Conférence : La France et la mer

par Antoine Frémont, directeur de recherche, IFSTTAR animée par Etienne Augris, journaliste, revue L’Éléphant.

FIG 2018

À la demande d’Étienne Augris, Antoine Frémont explique son intérêt pour la mer par ses origines familiales : un grand-père qui a commencé comme mousse au port du Havre, un oncle cuisinier sur un bateau et un frère qui est officier de la marine marchande.

La France, pays terrien qui a ou n’a pas un destin maritime ?

Un plan en 3 temps : passé / présent / futur

  1. Étudier le passé pour comprendre la situation actuelle

    A quels moments la France a-t-elle cherché à développer un intérêt pour la mer ?

    La France est-elle une puissance maritime ? Quelle relation de la France avec le reste du monde, cela, à travers la mer ?

    Dans les discours,  on entend que la France a une formidable façade maritime : 3800 km pour la France métropolitaine, et toutes les îles (les restes de l’empire colonial) du fait de la ZEE. Grâce aux ZEE, nous sommes à la tête d’un très vaste espace maritime (le 2ème ou 3ème espace maritime mondial) mais est-ce cela qui fait de la France une très grande puissance maritime ?

++++++++

CONSIGNES —
1/ D'après l'extrait sur la France et la mer, quelle est la longueur de la façade maritime de la France métropolitaine ?
2/ Poursuivez l'extrait sur la France et la mer à la suite de sa dernière phrase.

MATÉRIEL FOURNI —
++++++++

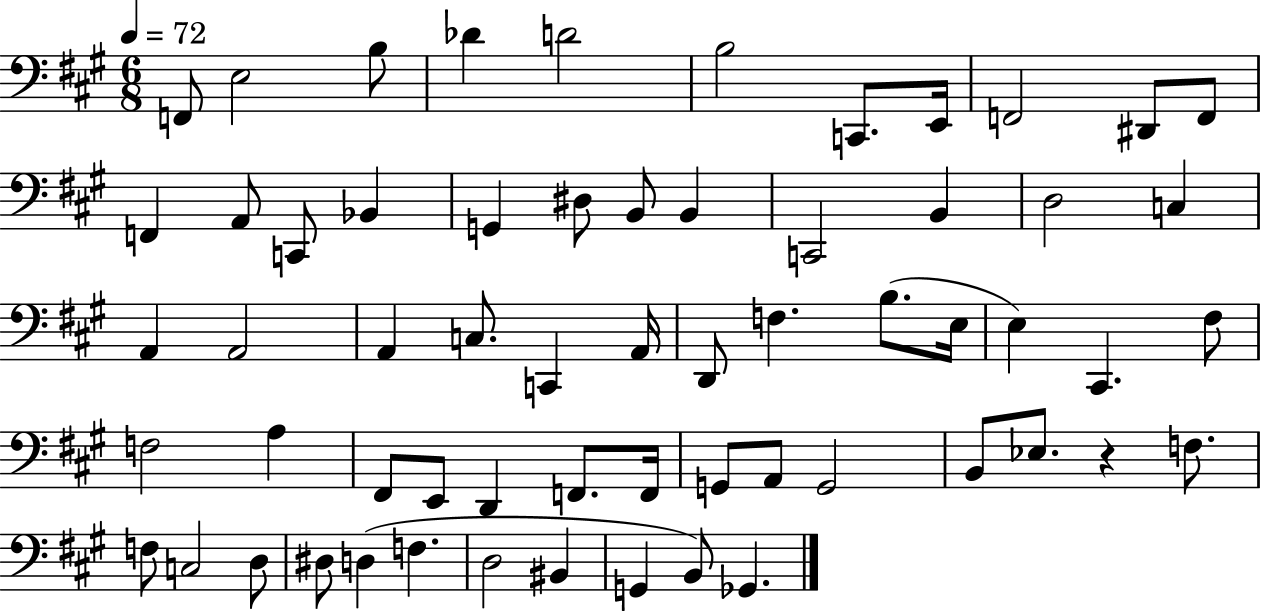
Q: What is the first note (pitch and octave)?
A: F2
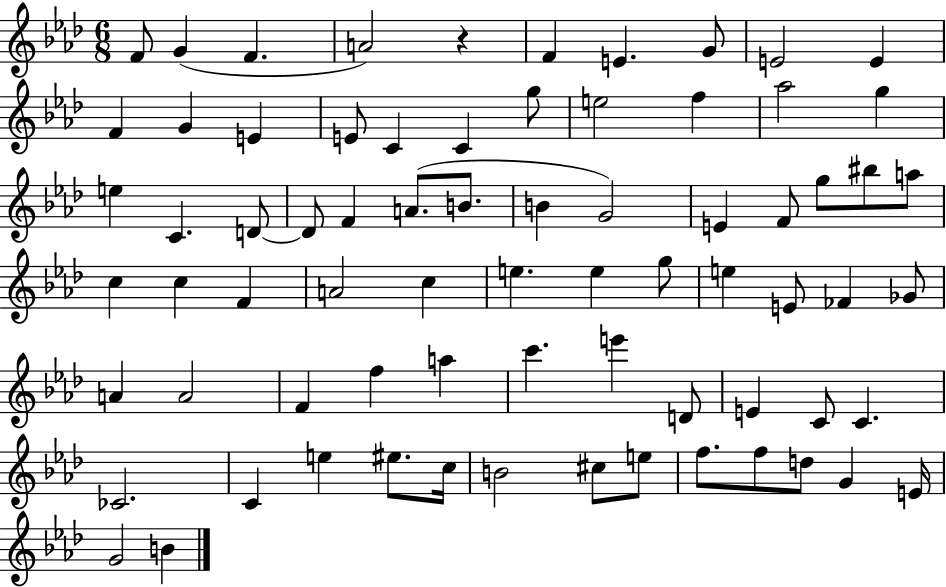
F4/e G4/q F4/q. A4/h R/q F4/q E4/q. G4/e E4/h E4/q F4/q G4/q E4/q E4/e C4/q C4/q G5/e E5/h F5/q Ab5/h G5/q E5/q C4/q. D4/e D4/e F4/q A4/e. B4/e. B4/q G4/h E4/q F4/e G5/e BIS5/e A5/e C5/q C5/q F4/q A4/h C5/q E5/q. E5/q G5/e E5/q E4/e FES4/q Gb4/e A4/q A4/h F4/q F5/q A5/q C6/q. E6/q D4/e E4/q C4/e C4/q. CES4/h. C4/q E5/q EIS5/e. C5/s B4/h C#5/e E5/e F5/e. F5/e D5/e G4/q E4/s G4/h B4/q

++++++++

RÉPONSES DANS L'ORDRE —
1/ 3800 km.

2/
    Au départ, la construction de la France, c’est d’abord la construction politique de l’hexagone. Le maritime est venu ensuite. Les rois de France capétiens ont été obsédés par la terre. Étienne Augris souligne que si les Plantagenets avaient dirigé la France, elle aurait eu un autre rapport à la mer. Si l’Aquitaine avait basculé  côté anglais, est-ce que le rapport de la France à la mer aurait été modifié ? Mais on constate que la construction maritime n’est pas première dans la construction de l’Héxagone.

    Autre exemple : Fondation du port du Havre par François 1er en 1517, c’est d’abord un port militaire pour faire face aux anglais dont la puissance maritime s’affirme. Ce n’est pas un port de commerce au départ. Situation charnière.

    Volonté et prise de conscience de la part des rois : Colbert, ministre de Louis XIV ,dans une perspective mercantiliste, va construire une marine de guerre pour la France. On constate ensuite un interventionnisme de l’Etat pour soutenir le commerce maritime.

    Est-ce que la France, qui est une puissance territoriale et une puissance maritime, a les moyens de ses ambitions ? Est-il possible d’être sur tous les fronts ?

    Fin XIX et XXème siècle : forte intervention de l’Etat sur le commerce maritime.

    Au XVIIIème siècle, toute l’activité maritime, c’est le commerce Atlantique, c’est l’expansion de ports comme Bordeaux, Nantes, Marseille dont la population augmente énormément. C’est un commerce où la concurrence est franco-française, ce n’est pas la mondialisation.

    Au XIXème siècle, Napoléon III veut donner une position importante à la France maritime.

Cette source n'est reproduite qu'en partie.